## A call for help about understanding Ordinary Least Squares (OLS) vs. Orthogonal Distance Regression (ODR) vs. Robust Regression

Just when I think I have my underlying mathematical knowledge sufficiently wrapped up to start to write Python code for my doctoral research, I find that there are new questions… In the current case, I was originally going to try and determine the strength of a linear or non-linear correlation by using Ordinary Least Squares, which is usually what is used to find the Coefficient of Determination. But when I started to look at regression functions in SciPy, I ran across Orthogonal Distance Regression (ODR), and when I started to try and research ODR more, I ran across the concept of robust regression. Now I’m trying to understand both of these concepts more, and I could use some help from someone who really understands this stuff, and can explain it in a more conceptual manner, so I can determine which statistical method is most appropriate for my research. Here is what I believe I understand so far:

Orthogonal Distance Regression (ODR) seems to be better than Ordinary Least Squares when there are measurement errors in both sets of variables that you are trying to see which function fits best (such as a line, hyperbola, etc.) In the case of my research, since it will be using preexisting data that will have various rigor of original data collection, it might be good to assume that either variable could have measurement errors, so this seems maybe to be the type of regression I should use… (And it seems fairly easy, because of the nice SciPy module!)

But, then when I ran across the concept of “robust regression”, which appears to be methods that help automatically adjust for outliers, I thought, well this too might be the type of statistical analysis I maybe should use, because it is likely that for various reasons many of the data sets that I wish to automatically search for will have outliers. (And I’m not entirely sure ODR isn’t already “robust”)

▸ DATA SUPPLIED:
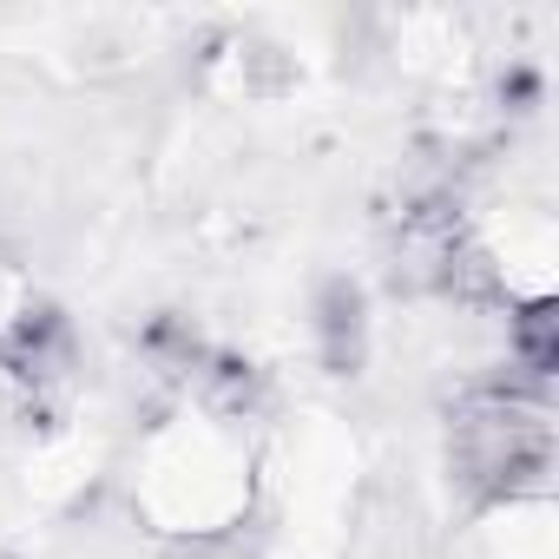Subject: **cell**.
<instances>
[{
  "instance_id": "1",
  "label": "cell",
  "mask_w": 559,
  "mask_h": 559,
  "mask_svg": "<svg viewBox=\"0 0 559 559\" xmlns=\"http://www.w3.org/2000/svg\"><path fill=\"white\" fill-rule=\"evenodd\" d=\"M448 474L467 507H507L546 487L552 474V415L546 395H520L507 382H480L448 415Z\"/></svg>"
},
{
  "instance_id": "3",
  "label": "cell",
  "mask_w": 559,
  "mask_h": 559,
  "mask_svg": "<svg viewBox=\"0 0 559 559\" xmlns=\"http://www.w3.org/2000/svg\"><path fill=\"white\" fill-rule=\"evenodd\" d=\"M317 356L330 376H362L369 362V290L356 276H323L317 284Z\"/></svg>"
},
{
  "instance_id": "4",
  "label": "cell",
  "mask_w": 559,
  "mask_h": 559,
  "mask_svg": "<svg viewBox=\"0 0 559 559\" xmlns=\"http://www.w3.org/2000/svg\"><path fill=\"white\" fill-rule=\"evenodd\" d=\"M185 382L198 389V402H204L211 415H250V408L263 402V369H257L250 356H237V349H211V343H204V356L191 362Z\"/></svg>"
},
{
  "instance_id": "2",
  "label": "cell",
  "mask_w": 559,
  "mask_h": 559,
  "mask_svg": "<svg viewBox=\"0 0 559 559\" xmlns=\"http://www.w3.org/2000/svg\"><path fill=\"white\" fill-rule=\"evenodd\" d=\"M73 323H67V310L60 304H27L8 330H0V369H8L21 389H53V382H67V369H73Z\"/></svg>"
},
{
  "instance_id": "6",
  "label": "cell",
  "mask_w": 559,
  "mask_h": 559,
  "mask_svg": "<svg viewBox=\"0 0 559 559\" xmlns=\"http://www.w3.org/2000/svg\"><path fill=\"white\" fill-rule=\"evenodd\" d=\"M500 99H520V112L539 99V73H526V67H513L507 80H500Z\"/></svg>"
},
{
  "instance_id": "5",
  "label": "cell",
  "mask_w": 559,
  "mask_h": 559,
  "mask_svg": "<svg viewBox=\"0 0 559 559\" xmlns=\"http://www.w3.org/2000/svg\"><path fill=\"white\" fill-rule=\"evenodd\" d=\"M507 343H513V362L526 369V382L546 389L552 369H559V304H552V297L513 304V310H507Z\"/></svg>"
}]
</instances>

---

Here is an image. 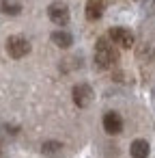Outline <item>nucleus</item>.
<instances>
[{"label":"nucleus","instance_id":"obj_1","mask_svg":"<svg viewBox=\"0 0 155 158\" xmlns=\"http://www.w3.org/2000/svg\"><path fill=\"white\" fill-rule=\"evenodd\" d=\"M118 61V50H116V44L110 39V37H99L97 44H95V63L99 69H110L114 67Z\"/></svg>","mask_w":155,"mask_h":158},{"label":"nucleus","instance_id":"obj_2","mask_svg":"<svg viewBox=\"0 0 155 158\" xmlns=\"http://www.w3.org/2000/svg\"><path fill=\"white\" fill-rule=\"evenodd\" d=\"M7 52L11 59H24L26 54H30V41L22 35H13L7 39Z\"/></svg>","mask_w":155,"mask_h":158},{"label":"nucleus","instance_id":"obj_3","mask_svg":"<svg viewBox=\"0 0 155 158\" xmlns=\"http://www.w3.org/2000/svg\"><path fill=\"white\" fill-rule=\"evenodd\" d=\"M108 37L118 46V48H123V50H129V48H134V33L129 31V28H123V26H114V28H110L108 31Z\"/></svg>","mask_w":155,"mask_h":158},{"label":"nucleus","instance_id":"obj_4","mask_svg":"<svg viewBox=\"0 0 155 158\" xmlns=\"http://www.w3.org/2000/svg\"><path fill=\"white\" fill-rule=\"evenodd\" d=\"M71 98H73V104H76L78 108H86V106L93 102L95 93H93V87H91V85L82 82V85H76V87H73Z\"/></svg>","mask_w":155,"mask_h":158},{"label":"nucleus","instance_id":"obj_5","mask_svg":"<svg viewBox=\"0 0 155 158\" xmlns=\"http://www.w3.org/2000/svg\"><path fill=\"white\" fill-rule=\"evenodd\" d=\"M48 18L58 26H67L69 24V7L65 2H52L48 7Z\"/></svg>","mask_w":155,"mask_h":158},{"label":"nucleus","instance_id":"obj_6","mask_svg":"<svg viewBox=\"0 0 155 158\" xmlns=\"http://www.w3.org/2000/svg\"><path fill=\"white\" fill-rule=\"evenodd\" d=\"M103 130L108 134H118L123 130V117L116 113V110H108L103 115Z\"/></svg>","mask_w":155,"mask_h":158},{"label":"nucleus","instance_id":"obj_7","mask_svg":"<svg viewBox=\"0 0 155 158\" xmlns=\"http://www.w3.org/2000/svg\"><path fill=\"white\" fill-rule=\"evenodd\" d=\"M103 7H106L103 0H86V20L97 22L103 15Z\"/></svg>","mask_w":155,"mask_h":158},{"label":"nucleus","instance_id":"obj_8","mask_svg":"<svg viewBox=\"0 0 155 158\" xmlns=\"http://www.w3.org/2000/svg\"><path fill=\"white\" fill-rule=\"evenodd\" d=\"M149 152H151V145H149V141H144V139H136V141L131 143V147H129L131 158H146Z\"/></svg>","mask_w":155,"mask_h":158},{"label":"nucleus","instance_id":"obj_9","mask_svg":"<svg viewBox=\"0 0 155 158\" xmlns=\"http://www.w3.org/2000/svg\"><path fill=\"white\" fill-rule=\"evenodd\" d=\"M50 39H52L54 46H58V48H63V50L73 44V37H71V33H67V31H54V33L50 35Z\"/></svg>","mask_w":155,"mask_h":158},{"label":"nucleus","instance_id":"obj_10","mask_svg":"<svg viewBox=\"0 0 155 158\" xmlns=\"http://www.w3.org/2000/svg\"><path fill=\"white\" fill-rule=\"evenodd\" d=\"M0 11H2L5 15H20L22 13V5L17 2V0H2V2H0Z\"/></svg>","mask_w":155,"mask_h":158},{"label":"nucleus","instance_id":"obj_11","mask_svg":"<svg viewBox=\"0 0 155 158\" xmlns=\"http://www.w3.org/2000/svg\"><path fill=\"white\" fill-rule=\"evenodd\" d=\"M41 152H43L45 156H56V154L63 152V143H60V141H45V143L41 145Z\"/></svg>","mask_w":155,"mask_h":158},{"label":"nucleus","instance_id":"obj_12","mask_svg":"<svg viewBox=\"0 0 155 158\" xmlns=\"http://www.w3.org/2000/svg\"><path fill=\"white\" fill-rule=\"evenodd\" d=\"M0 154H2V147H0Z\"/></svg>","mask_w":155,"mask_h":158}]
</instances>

--

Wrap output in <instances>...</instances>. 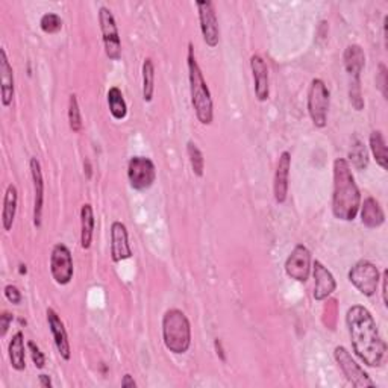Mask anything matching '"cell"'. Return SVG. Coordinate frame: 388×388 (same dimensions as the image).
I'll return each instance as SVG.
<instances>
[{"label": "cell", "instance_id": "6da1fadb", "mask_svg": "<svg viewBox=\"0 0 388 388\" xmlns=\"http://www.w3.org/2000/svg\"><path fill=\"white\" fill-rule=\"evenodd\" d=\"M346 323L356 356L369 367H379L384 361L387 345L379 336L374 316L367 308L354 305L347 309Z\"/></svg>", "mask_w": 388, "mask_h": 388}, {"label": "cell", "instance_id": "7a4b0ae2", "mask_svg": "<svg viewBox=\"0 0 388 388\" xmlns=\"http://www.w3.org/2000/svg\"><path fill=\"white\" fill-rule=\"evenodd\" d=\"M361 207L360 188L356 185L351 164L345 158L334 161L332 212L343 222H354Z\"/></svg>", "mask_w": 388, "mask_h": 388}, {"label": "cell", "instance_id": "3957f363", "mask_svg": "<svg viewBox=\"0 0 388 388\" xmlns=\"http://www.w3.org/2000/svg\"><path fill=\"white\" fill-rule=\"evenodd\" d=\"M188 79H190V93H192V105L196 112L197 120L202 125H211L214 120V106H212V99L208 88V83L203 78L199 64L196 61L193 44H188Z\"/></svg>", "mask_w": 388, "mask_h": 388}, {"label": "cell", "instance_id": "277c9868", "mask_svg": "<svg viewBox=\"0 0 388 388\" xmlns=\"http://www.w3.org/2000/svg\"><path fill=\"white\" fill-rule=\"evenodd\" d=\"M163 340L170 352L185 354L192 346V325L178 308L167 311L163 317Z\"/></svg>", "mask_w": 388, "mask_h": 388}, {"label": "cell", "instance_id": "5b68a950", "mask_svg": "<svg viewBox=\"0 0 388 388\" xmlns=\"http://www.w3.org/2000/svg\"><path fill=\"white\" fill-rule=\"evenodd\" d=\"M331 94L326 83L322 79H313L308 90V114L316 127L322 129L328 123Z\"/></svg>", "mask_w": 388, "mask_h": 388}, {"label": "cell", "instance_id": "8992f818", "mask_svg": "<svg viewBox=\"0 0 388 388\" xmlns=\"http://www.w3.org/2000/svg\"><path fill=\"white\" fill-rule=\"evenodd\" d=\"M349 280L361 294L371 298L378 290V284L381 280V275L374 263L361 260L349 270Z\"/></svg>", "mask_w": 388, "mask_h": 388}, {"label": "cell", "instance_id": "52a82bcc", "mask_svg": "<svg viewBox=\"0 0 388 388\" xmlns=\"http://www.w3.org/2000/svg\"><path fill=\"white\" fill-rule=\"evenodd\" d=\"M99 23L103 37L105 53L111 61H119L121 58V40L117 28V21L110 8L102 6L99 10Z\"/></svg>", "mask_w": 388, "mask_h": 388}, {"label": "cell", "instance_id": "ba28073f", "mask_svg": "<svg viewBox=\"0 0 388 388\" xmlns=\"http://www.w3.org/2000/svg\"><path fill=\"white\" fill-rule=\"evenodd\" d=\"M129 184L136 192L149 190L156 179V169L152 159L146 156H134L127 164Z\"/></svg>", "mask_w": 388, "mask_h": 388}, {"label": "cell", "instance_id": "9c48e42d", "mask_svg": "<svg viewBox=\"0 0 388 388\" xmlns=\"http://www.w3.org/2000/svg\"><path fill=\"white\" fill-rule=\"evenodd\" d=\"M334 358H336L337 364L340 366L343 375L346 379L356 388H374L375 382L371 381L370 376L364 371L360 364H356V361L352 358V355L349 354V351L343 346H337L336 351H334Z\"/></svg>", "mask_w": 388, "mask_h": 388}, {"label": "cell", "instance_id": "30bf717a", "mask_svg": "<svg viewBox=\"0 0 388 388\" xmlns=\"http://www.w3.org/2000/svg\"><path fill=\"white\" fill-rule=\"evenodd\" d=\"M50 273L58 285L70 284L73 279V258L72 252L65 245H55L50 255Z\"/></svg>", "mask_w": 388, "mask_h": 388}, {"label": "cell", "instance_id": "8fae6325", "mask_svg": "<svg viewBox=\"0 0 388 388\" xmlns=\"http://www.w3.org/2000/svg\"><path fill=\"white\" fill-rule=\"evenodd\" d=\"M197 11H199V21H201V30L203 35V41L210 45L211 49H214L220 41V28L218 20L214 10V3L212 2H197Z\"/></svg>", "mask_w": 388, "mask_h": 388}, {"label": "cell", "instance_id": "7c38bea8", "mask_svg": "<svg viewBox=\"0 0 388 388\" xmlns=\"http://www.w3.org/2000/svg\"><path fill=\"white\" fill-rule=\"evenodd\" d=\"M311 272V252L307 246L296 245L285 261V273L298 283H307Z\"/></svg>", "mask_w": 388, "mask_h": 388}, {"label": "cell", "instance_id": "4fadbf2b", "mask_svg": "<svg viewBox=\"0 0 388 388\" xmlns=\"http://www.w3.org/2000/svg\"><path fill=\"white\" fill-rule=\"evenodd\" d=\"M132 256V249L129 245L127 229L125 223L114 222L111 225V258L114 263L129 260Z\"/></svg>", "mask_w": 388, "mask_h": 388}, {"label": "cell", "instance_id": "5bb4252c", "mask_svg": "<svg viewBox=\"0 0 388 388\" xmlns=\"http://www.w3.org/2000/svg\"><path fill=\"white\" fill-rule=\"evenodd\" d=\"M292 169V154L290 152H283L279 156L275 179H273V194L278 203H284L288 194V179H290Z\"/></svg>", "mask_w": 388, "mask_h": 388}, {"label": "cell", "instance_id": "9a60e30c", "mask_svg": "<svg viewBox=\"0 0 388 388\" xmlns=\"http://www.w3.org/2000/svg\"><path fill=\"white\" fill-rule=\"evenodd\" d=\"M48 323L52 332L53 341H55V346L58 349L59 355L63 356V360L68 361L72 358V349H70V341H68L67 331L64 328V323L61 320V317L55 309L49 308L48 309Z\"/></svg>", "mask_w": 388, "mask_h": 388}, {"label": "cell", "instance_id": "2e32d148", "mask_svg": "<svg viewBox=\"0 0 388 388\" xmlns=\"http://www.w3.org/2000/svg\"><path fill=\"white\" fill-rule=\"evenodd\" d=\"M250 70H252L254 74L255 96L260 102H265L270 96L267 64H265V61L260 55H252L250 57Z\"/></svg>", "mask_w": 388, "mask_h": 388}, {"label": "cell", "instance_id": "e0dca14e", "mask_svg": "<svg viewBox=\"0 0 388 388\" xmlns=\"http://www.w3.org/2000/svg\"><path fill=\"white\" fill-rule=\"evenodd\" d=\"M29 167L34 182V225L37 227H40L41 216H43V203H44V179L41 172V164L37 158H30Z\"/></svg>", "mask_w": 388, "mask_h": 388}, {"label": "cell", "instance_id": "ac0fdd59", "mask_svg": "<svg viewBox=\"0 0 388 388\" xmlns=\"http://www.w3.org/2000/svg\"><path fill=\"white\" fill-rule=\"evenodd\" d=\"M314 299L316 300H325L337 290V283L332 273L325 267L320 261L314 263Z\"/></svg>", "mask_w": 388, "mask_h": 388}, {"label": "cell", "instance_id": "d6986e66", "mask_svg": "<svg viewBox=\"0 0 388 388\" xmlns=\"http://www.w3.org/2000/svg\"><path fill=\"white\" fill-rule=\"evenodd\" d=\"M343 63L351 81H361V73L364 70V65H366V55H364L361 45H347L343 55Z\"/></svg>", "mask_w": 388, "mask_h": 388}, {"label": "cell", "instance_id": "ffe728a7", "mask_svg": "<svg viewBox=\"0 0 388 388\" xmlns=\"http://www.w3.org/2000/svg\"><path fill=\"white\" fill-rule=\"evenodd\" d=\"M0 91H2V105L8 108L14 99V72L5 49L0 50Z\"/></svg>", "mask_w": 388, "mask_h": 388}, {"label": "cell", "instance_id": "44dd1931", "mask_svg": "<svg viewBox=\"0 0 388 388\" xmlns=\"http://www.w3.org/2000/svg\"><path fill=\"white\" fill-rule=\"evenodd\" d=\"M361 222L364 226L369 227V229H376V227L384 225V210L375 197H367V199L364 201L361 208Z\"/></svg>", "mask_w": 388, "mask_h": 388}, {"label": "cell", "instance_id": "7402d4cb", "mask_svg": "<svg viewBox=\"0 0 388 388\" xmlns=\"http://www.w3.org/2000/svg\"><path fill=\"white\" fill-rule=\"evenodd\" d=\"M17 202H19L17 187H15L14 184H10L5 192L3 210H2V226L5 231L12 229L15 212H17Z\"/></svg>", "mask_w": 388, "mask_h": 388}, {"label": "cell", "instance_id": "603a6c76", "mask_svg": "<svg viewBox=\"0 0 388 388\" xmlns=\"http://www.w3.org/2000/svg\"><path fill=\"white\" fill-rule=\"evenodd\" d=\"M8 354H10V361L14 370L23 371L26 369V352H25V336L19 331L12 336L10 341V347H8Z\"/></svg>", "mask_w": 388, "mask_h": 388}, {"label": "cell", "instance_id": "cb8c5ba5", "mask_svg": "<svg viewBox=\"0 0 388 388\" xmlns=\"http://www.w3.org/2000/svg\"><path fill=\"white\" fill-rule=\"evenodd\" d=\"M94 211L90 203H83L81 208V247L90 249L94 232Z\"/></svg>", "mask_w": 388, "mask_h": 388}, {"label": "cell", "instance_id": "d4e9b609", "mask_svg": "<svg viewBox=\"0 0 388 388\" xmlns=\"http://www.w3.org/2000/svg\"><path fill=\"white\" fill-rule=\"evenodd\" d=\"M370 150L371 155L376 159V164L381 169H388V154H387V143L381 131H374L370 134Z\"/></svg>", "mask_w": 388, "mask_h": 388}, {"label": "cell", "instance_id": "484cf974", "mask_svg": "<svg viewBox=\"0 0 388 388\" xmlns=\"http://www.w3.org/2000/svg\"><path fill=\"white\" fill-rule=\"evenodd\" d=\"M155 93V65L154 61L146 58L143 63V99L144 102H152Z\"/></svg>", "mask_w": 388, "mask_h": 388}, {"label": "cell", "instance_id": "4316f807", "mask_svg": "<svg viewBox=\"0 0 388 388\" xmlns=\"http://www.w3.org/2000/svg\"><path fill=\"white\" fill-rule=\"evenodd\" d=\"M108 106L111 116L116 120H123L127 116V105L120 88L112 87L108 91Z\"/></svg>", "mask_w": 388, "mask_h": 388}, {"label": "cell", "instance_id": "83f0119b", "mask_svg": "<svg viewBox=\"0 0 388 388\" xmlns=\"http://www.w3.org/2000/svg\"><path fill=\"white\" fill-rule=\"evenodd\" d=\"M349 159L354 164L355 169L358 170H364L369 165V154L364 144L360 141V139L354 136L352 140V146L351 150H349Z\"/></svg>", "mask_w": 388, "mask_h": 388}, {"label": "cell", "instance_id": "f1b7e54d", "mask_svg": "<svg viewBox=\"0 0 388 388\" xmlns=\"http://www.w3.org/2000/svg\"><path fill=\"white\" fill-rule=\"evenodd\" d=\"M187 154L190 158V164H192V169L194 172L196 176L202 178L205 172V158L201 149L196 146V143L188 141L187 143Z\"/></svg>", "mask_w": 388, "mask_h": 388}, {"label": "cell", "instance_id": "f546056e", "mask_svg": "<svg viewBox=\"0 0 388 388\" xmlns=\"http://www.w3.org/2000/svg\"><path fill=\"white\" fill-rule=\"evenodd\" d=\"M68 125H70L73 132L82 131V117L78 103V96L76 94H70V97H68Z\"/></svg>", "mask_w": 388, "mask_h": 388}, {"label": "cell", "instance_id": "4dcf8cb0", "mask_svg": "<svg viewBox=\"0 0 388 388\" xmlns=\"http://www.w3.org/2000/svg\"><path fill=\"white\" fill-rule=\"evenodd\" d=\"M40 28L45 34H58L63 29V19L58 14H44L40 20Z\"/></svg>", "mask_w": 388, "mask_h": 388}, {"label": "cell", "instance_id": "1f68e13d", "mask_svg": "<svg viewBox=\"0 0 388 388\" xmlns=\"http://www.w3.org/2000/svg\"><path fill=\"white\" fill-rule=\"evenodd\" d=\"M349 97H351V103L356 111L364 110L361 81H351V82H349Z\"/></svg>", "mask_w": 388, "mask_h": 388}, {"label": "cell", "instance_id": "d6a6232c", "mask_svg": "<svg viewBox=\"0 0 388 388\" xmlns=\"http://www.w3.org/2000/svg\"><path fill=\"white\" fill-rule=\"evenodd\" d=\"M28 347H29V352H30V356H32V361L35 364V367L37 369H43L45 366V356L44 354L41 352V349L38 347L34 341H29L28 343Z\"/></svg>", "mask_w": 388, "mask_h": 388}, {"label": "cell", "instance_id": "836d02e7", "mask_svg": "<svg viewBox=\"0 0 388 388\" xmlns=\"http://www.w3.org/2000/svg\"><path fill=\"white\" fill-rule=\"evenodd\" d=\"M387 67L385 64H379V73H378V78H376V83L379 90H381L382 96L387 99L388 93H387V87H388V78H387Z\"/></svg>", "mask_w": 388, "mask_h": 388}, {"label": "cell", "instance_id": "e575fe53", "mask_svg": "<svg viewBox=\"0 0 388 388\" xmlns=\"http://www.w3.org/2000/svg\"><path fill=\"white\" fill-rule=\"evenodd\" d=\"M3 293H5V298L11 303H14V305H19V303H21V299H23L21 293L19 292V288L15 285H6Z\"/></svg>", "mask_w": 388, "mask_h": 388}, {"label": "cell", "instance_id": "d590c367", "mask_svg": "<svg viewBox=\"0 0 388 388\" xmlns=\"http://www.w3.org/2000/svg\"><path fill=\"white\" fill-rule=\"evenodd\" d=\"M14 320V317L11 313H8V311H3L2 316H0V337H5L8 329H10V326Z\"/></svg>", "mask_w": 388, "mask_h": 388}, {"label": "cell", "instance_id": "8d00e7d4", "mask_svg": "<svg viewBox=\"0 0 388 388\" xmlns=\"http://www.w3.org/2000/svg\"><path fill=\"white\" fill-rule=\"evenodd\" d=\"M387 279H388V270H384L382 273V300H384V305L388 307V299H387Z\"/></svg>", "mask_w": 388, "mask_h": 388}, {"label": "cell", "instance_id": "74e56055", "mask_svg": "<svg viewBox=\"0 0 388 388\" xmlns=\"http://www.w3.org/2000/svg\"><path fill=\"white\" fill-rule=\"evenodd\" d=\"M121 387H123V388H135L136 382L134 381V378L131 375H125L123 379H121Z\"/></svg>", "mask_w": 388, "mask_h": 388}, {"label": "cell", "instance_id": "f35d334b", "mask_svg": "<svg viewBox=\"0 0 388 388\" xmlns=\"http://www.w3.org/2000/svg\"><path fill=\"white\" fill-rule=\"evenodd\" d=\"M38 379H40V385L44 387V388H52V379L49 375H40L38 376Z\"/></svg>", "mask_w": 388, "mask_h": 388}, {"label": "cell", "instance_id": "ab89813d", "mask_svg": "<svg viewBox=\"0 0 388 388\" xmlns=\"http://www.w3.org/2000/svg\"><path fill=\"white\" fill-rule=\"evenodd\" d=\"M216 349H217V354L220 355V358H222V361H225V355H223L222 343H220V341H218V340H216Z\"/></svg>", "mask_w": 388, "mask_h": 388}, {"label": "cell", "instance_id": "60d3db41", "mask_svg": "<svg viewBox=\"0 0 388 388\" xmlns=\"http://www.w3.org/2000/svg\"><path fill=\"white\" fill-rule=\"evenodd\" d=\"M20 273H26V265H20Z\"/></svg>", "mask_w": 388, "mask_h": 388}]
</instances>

▸ EXERCISES:
• a. Reproduce the stretch of the post on regression methods from "Orthogonal Distance Regression (ODR) seems" through "nice SciPy module!)".
• b. Translate this sentence from the post on regression methods above into Spanish: "Now I’m trying to understand both of these concepts more, and I could use some help from someone who really understands this stuff, and can explain it in a more conceptual manner, so I can determine which statistical method is most appropriate for my research."

▸ SOLUTIONS BY TASK:
• a.
Orthogonal Distance Regression (ODR) seems to be better than Ordinary Least Squares when there are measurement errors in both sets of variables that you are trying to see which function fits best (such as a line, hyperbola, etc.) In the case of my research, since it will be using preexisting data that will have various rigor of original data collection, it might be good to assume that either variable could have measurement errors, so this seems maybe to be the type of regression I should use… (And it seems fairly easy, because of the nice SciPy module!)

• b. Ahora intento comprender mejor ambos conceptos, y me vendría bien la ayuda de alguien que realmente entienda este tema y pueda explicarlo de una manera más conceptual, para poder determinar qué método estadístico es el más adecuado para mi investigación.